* [Text segment]:
_ _ _

Jim Sparrow, from the University of Chicago who also recently attended our next \ text history meeting, has created an intriguing project on the New York Metropolitan area Blackouts of 1965 and 1977. The Blackout History Project is an ethnographic history repository for the collected experiences of people who lived through either blackouts. A key strength to the site is the depth of layers of information. In addition to personal anecdotes, the Blackout site offers a historical context for these events through timelines and articles written by both historians and experts on the electric utilities. Covering everything from audio clips of interviews of survivors who witnessed the event to technical reports, people can explore the factors that led up to historic moment and its aftermath. The site shows how, what was basically a failure of technology, reveals aspects of modern society as well. Issues that arise range from a city's dependence on electricity to a spectrum of reactions across the city from looting to impromptus street fairs.


Because the blackout are historical events that were directly experienced by millions of people there is a huge pool of potential sources to document. The project capitalizes on its location in the network by displaying information as well as collection survey and interviews via the site. Survivors were able to leave testimonials and then some where contacted for in depth interviews. Therefore, the site embodies not only a vehicle of the research, but the research results as well. This diversity of information reveals new ways this text can be used in the classroom.

_ _ _

* [Supplied entries]:

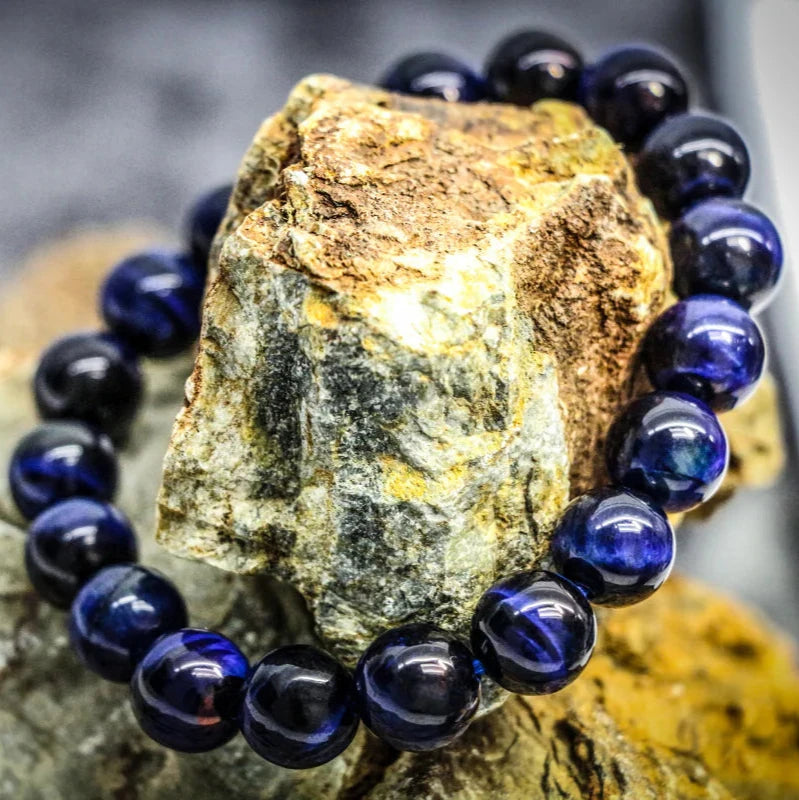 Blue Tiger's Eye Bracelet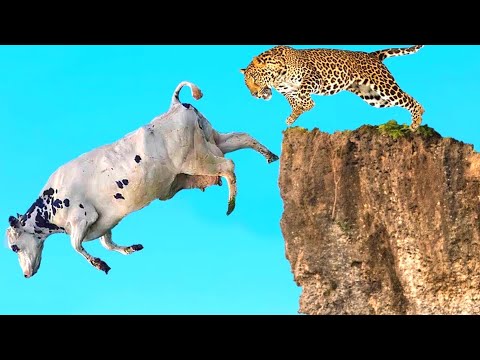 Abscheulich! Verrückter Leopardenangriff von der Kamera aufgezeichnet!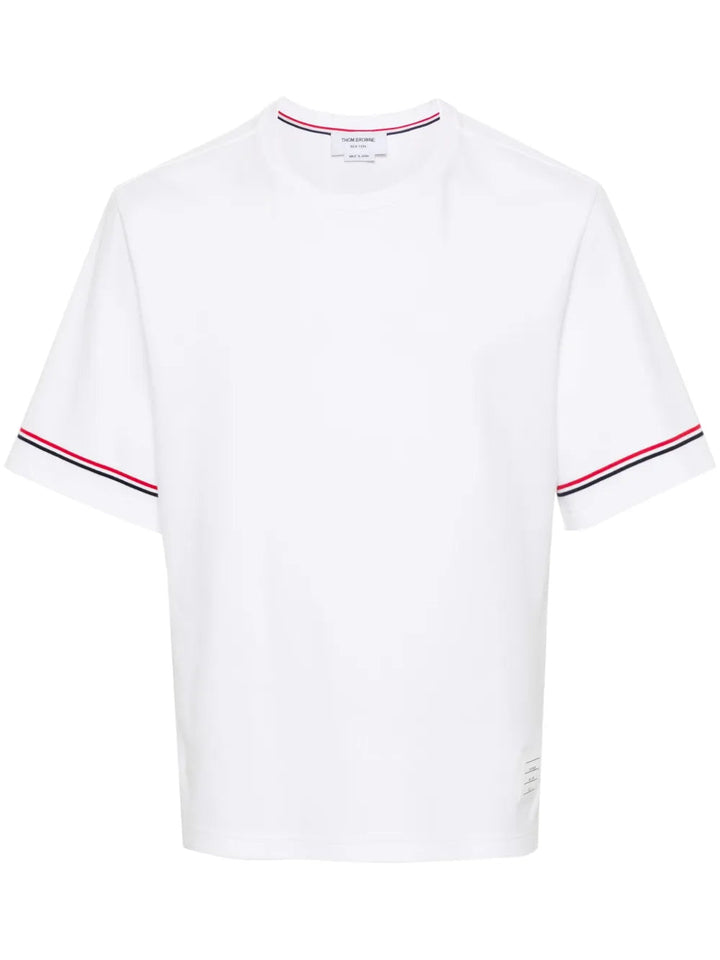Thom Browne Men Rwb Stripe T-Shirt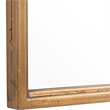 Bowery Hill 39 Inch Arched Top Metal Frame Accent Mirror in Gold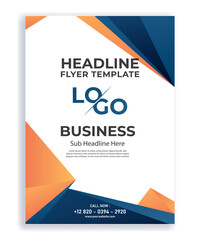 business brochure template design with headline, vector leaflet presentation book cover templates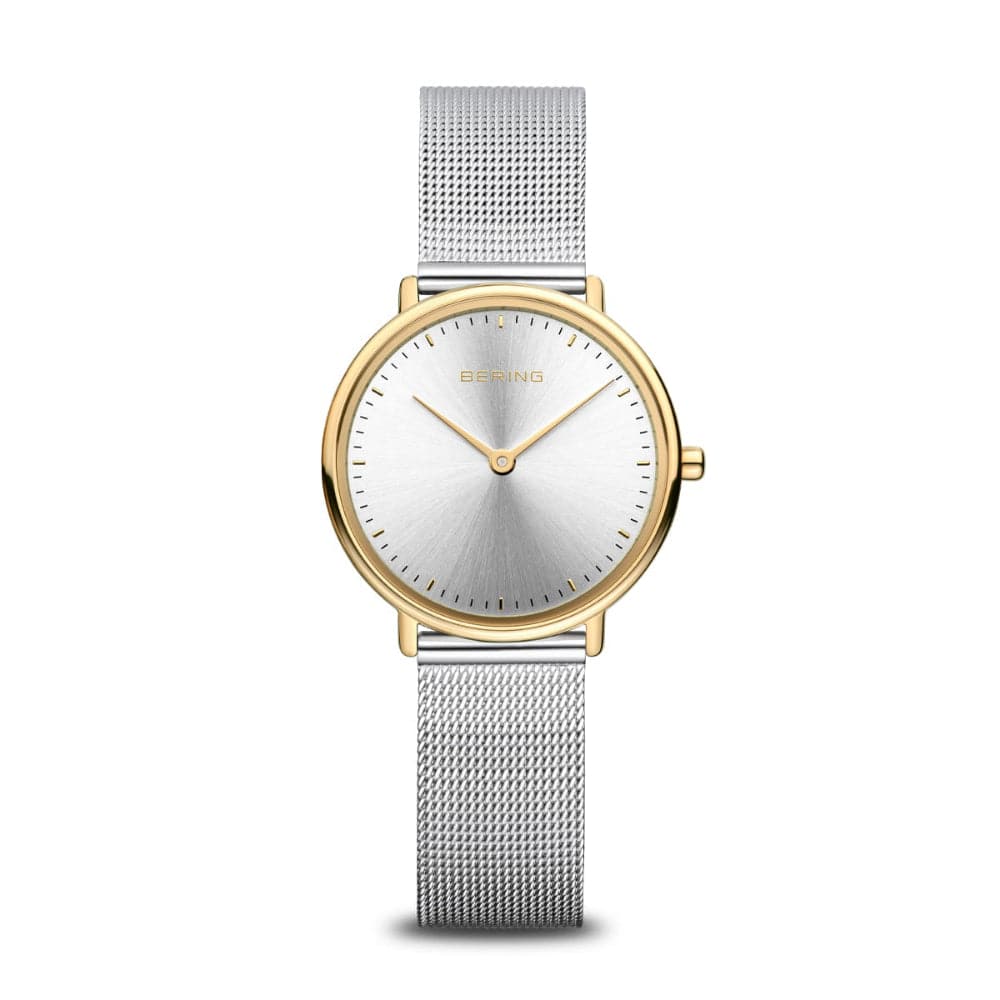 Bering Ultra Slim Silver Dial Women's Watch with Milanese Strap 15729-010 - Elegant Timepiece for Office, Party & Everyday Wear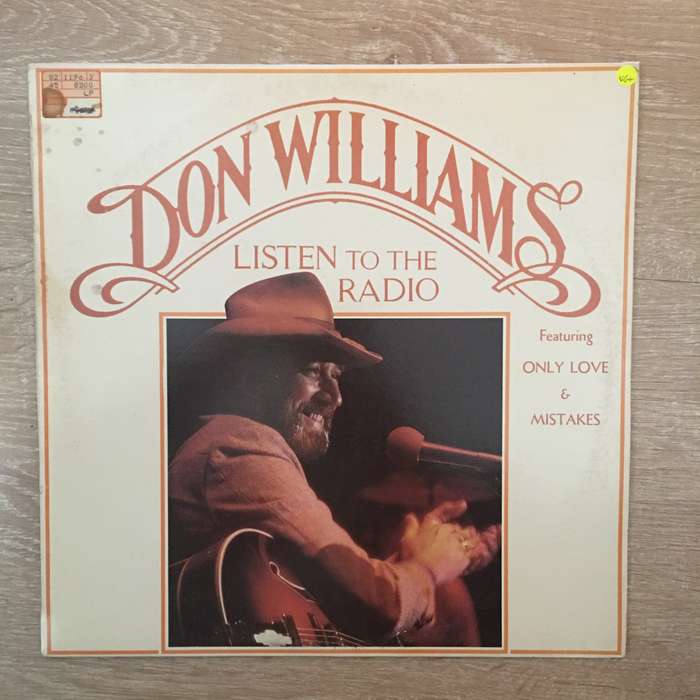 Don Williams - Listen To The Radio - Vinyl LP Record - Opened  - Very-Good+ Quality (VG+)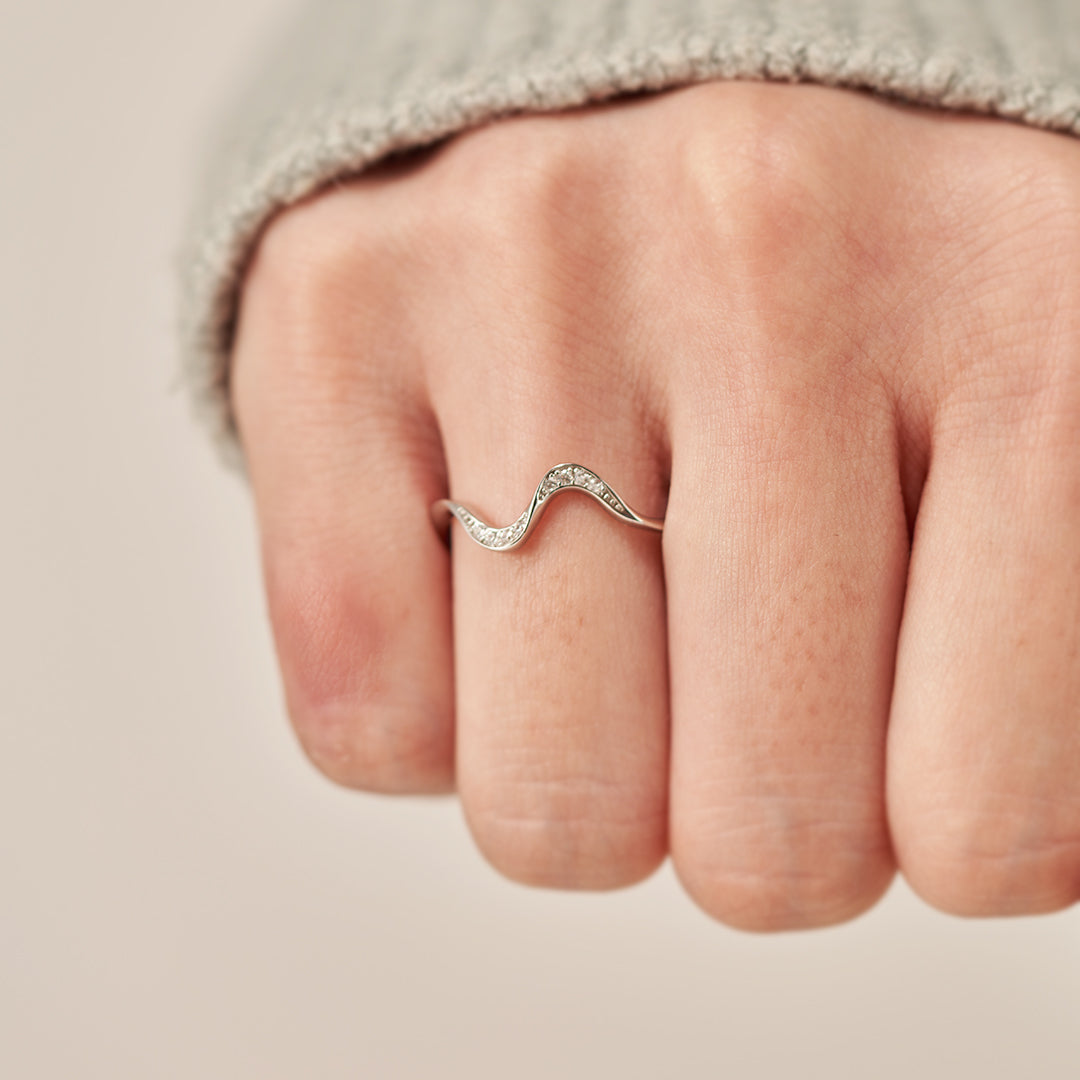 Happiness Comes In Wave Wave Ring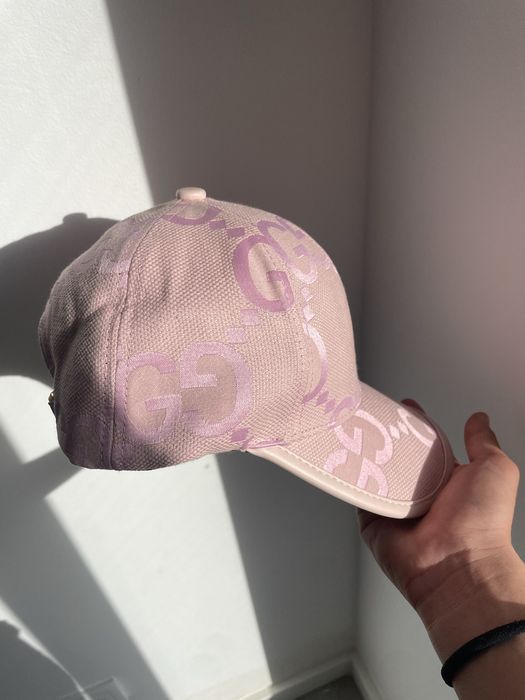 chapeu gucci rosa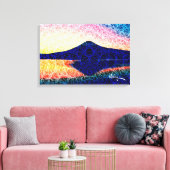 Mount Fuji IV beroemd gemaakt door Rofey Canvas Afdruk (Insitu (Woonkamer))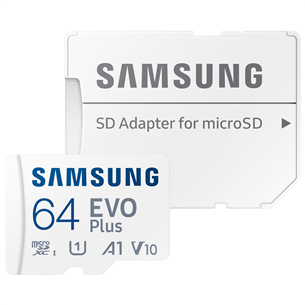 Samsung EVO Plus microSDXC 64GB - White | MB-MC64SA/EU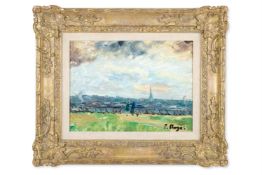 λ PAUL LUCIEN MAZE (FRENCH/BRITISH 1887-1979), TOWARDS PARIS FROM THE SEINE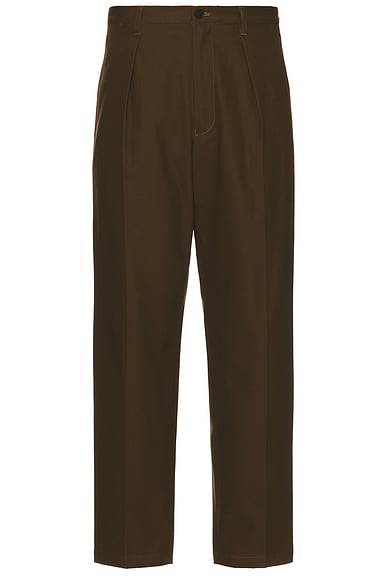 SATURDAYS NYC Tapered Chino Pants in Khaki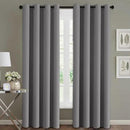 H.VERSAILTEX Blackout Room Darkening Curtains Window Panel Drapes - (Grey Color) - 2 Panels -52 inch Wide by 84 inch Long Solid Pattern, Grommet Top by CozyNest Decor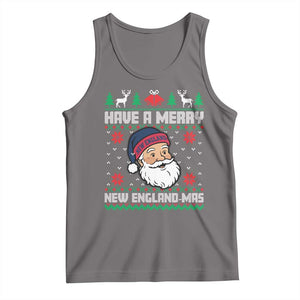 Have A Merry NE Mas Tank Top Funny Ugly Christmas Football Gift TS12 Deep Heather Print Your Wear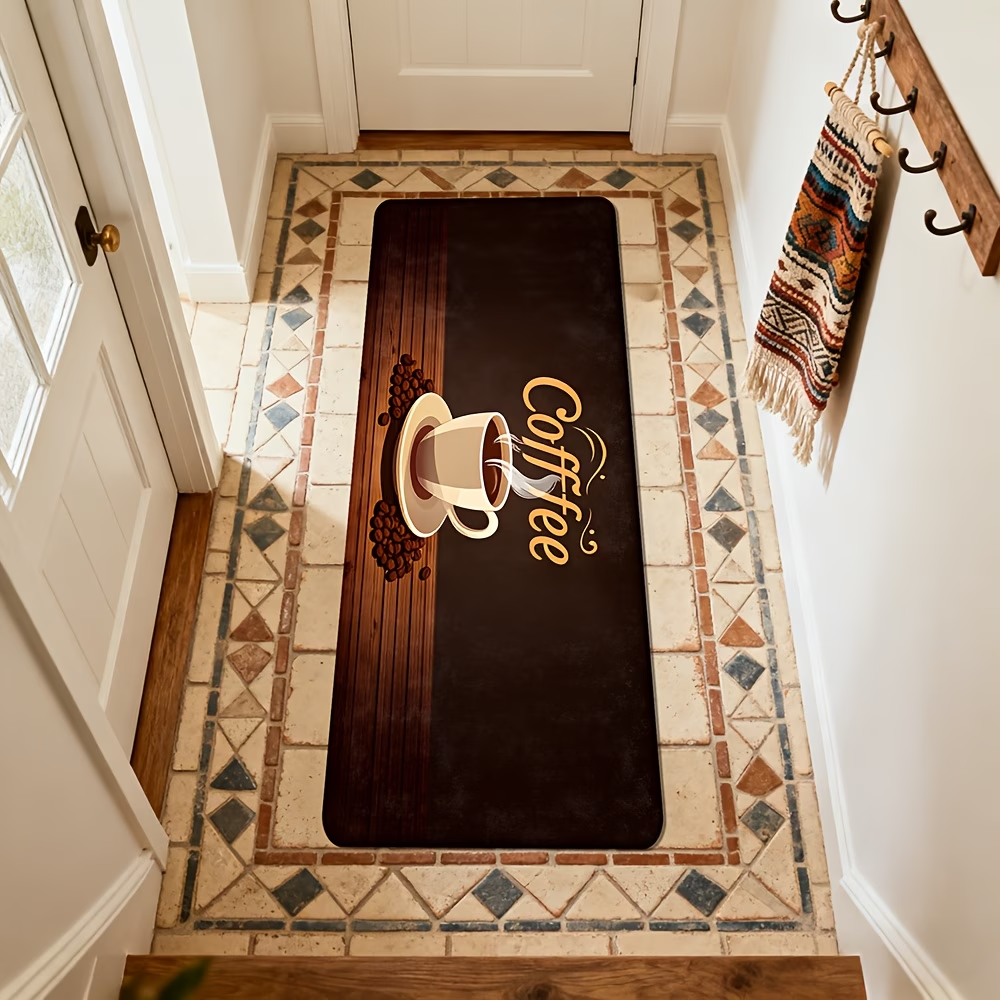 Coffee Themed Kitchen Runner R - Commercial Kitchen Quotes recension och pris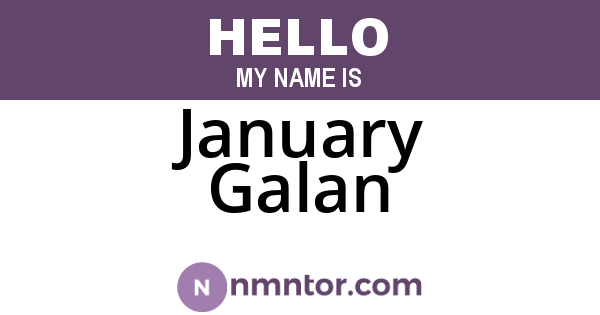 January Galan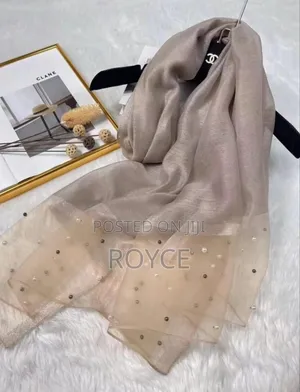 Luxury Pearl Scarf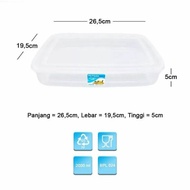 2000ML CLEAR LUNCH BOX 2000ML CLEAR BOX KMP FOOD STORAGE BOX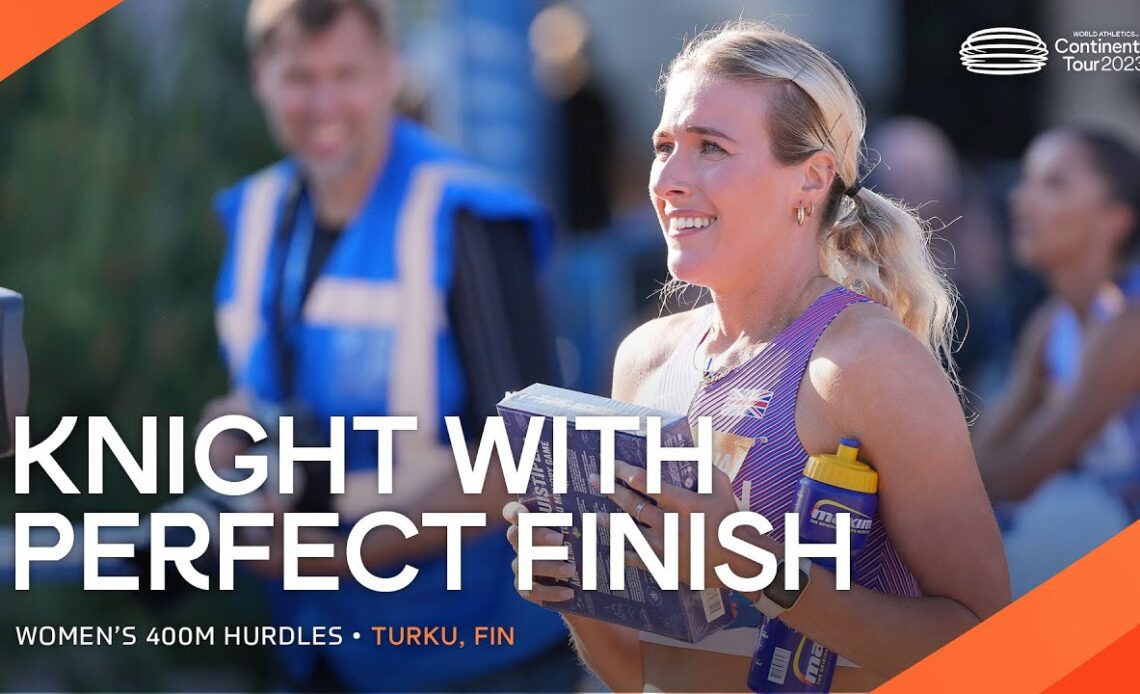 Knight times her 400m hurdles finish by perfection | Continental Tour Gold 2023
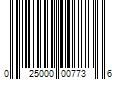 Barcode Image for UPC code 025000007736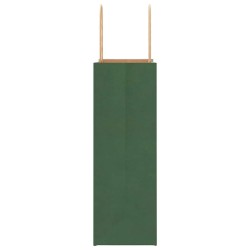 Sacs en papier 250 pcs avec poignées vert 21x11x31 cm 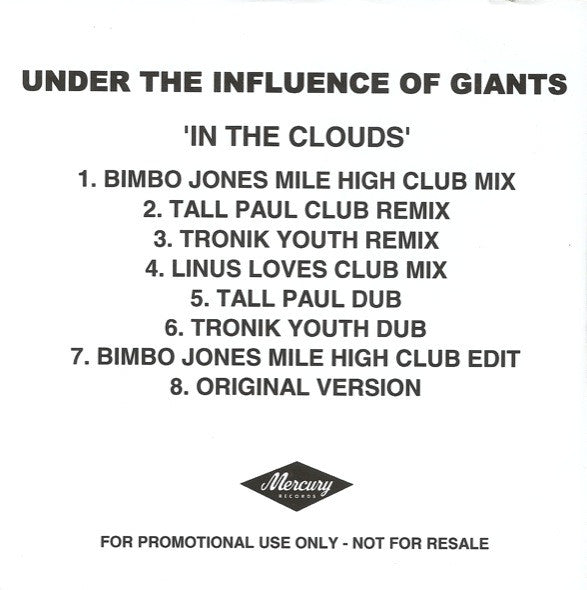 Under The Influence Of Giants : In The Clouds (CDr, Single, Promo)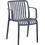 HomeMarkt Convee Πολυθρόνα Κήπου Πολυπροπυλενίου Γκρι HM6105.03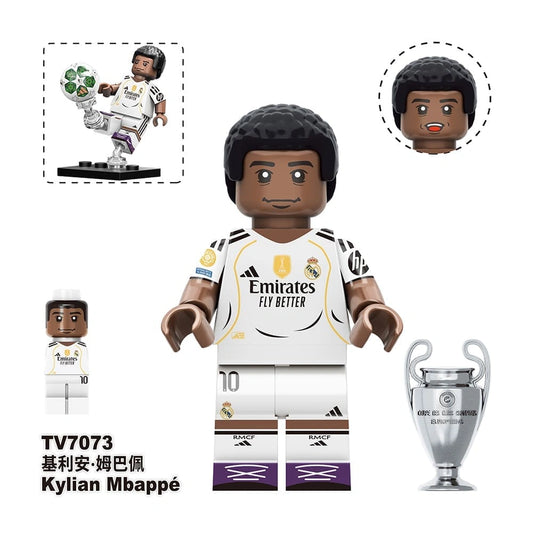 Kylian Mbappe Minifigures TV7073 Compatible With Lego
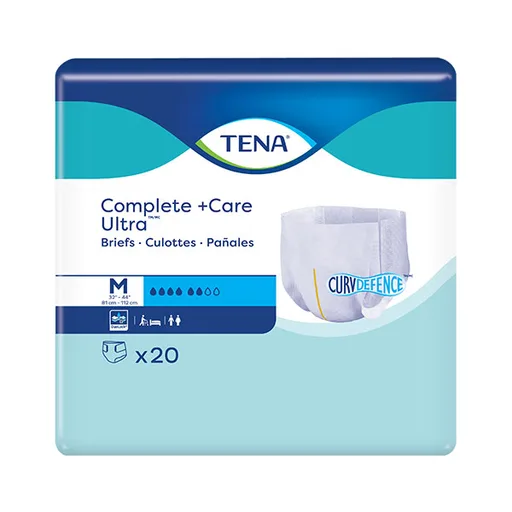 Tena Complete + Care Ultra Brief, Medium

_ _ _

* [Problems and tasks]:
a) In the piece on the Blackout History Project, list every kind of material that the sentences beginning "In addition to personal anecdotes" and "Covering everything from" name as offered by the site.
b) Write the next passage of the piece on the Blackout History Project, picking up after its final sentence.

* [Activity answers]:
a)
- Personal anecdotes
- Timelines
- Articles written by historians and experts on the electric utilities
- Audio clips of interviews of survivors who witnessed the event
- Technical reports

b)
As a teaching resource, students from many disciplines can explore and learn from the primary and secondary sources provided. Science and engineering students can gain insight on the technology they build has direct influence on people. For the history student, they have to opportunity to see the impact of technology on history, and how historical events evolve. In the promotion of inquiry based learning of history, students can also gain insight on how ethnography studies of this kind are implemented. Therefore, the Blackout Project makes explicit the processes that historians use. There are many opportunities to have students use these first hand accounts to construct their own ideas concerning the blackouts. (It would be nice if the site is search engine to assist exploration for students and other users.) Also, students can see how history is an ongoing, dynamic phenomena, rather than a static event. In 2003, three years after the launch of the site, the East Coast including New York experienced another blackout. After the Blackout of 2003, the project members built an additional space to share further accounts of this third historic event. Students who lived through the Blackout can now enter their own experiences. In showing how the networked historic document continuously grows over time, it creates new visions of what the born digital textbook can be.